Der jüngste technologische Prozeß, der sich auf künstliche Intelligenz und Algorithmen stützt, verändert jedoch allmählich die Wirkung dieses langen historischen Prozesses, indem er den auf künstlicher Intelligenz basierenden Robotismus und Automatismus in den Mittelpunkt stellt. In dieser Hinsicht verweisen die postmodernen Bedingungen auf die weitgehende Verdrängung des Menschen aus dem Zentrum des Fortschritts und der Entwicklung, die sich in völliger Isolation und Singularität um den Menschen herum abspielt.

Die von der künstlichen Intelligenz angeführte technologische Entwicklung hat die Rolle des Menschen auf ein „Versuchskaninchen“ reduziert, indem sie ihn an die Peripherie der gesamten Entwicklung gedrängt hat. In dieser Hinsicht besteht das Problem der liberalen Postmodernisten darin, daß sie die postmodernen Folgen mittragen, indem sie als Apologeten auftreten. Die liberalen Postmodernisten verstehen das Zeitalter des Chaos sehr wohl, aber gleichzeitig sympathisieren sie mit dem Fortschritt der disruptiven Technologien.

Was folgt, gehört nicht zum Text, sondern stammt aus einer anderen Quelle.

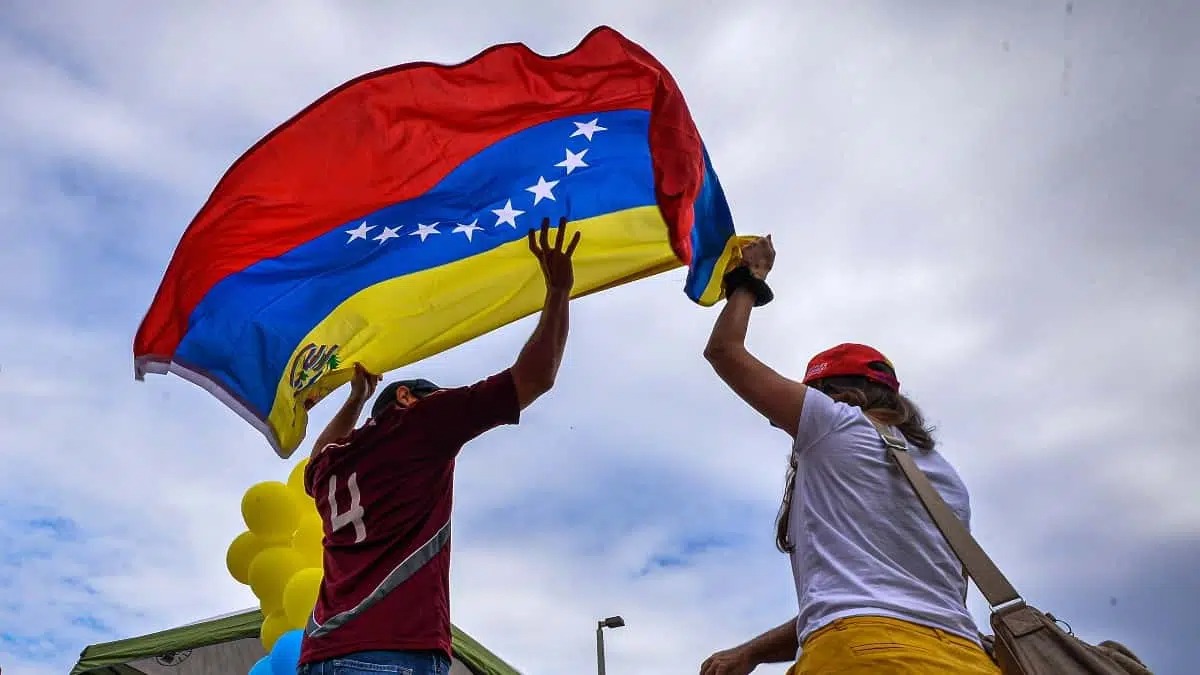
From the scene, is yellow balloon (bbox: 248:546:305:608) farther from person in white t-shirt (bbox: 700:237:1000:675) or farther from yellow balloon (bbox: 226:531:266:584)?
person in white t-shirt (bbox: 700:237:1000:675)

Sie glauben, daß die alte, im Sterben liegende Ordnung wiederbelebt werden kann, indem die Reichweite der disruptiven Technologien auf den menschlichen Bereich begrenzt wird, was in der Tat eine spekulative Vorstellung ist. Was sie leider nicht wirklich verstehen, ist, daß die postmodernen Bedingungen ein Kampf zwischen Bewußtsein und Imagination, zwischen Sein und Selbst, zwischen der Existenz und dem künstlichen „Leben“ sind. Die postmoderne Situation hat die menschliche Welt zwischen Hypermaterialismus und Konsumfetischismus eingezwängt, was wie ein Schlamm zwischen den beiden Ziegeln des zerstörten Gebäudes ist.